KUALA LUMPUR: Malaysia Institute of Chartered Secretaries and Administrators (Maicsa) is proposing that tax breaks be accorded to companies for expenses incurred for good corporate governance compliance.

Maicsa president Chua Siew Chuan told Business Times that the government can incentivise good governance among corporate Malaysia by according tax breaks in the form of tax deductible expenses under the 2015 Budget.”

“Expenses incurred in ensuring transparent and ethical ways of doing business will result in sustained participation from investors and stakeholders,” she said on the sidelines of the Maicsa 2014 conference last week.

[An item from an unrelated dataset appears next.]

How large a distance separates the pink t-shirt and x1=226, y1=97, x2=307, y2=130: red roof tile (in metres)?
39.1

Corporate governance is about how company directors make decisions and put them into action. Measures to enhance ethical business practices include the setting up of a whistle blowing department within the company, strengthening of internal audit and appointment of chief governance officer.

Since 2012, the Malaysian Code on Corporate Governance had placed greater emphasis of good governance on public-listed companies.

Good corporate governance is integral in balancing the interests of the many stakeholders in a company, namely shareholders, management, customers, suppliers, financiers, government and the community.

“We’re no longer confined to the traditional passive job of preparing the minutes of meetings. We’re a lot more proactive since Bank Negara began to recognise company secretaries as gatekeepers of good governance,” Chua said.

“Nowadays, company secretaries are expected to guide their board of directors in ‘walking the talk’ on integrity and transparency in their daily business decision-makings,” she said, adding that corporate directors have increasingly turned to company secretaries for advice on procedural and regulatory requirements. Company secretaries also help the chairman in determining the annual board plan.

In view of the expanded role being undertaken by company secretaries, she said it is timely for the government to consider introducing a dedicated set of laws for this profession.

“Many countries already have a Company Secretaries Act, including India, Bangladesh and Pakistan. It would be timely for Malaysia to have a dedicated set of laws to give due recognition and properly regulate this profession,” said Chua.

Established in 1959, Maicsa is part of The Institute of Chartered Secretaries and Administrators (ICSA) headquartered in the United Kingdom, which has 36,000 members in more than 70 countries.